WORK TO COMPLETE: A verbatim transcript of the data below is required, images omitted.

DATASET EXCERPT:
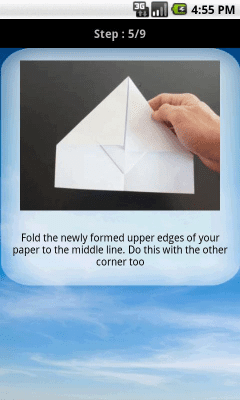 Screenshot of the application Paper airplane - #3
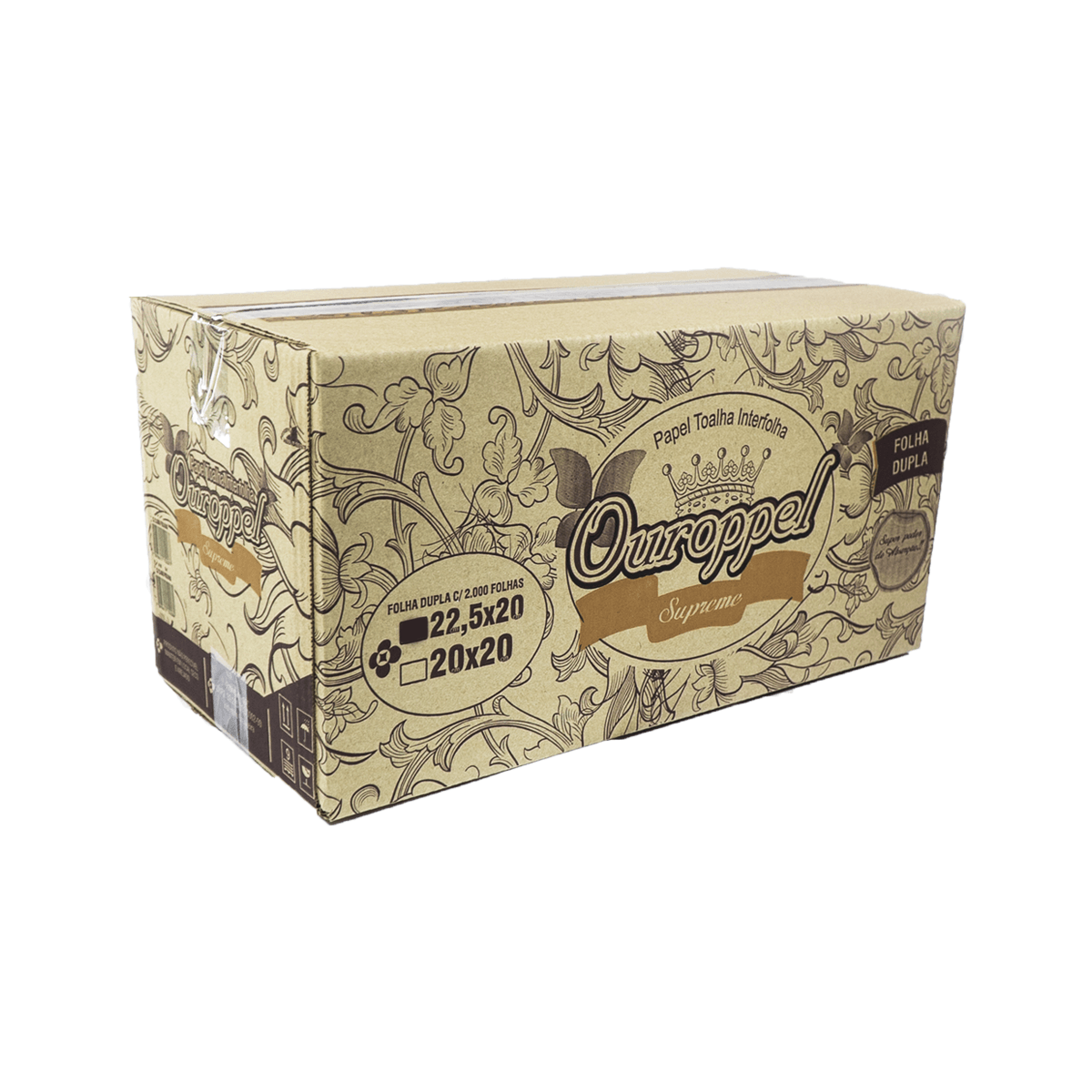 Papel Toalha Interfolha 2 Dobras Folha Dupla Supreme 2.000 folhas 22,5x20 Ouroppel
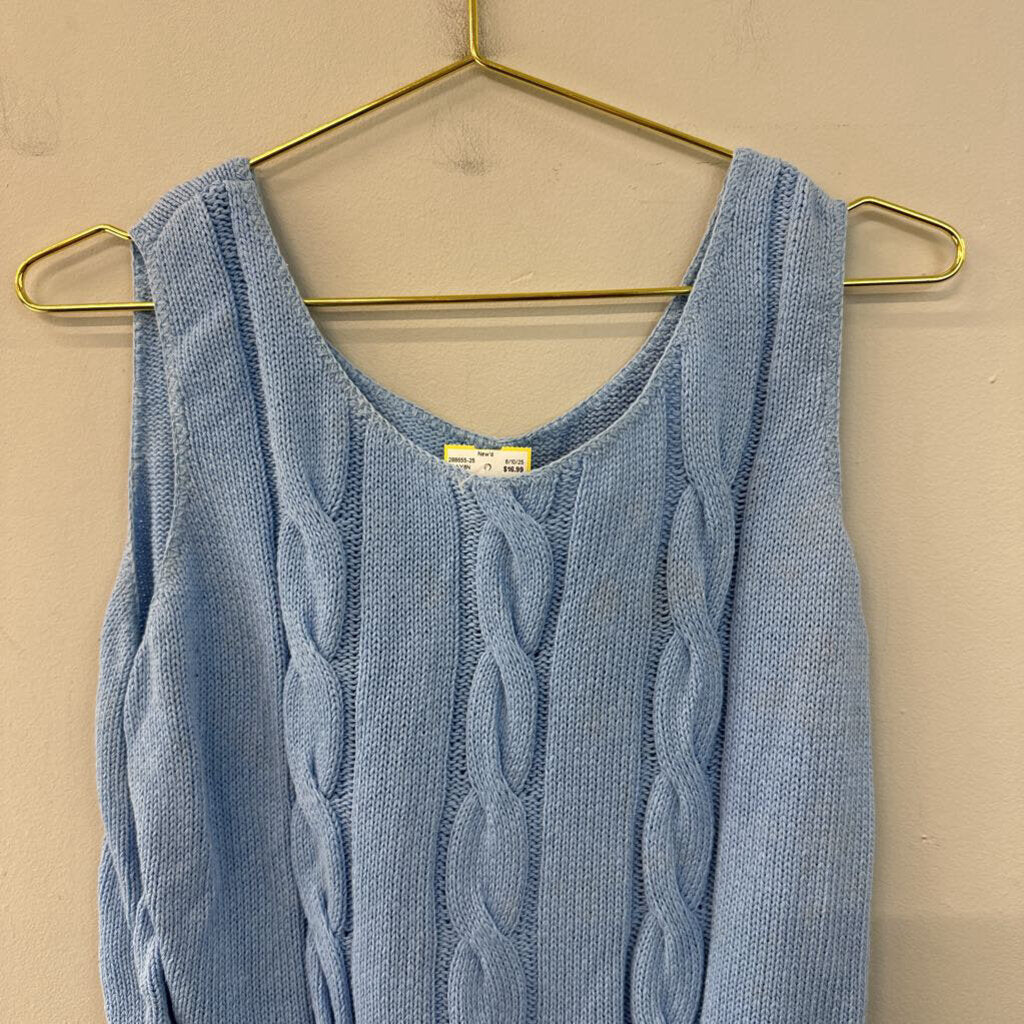 Vintage Blue Cable Knit Sweater Tank Top Small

ANSWER BELOW:
 Screenshot of the application Paper airplane - #3
 Papel Toalha Interfolha 2 Dobras Folha Dupla Supreme 2.000 folhas 22,5x20 Ouroppel
 Vintage Blue Cable Knit Sweater Tank Top Small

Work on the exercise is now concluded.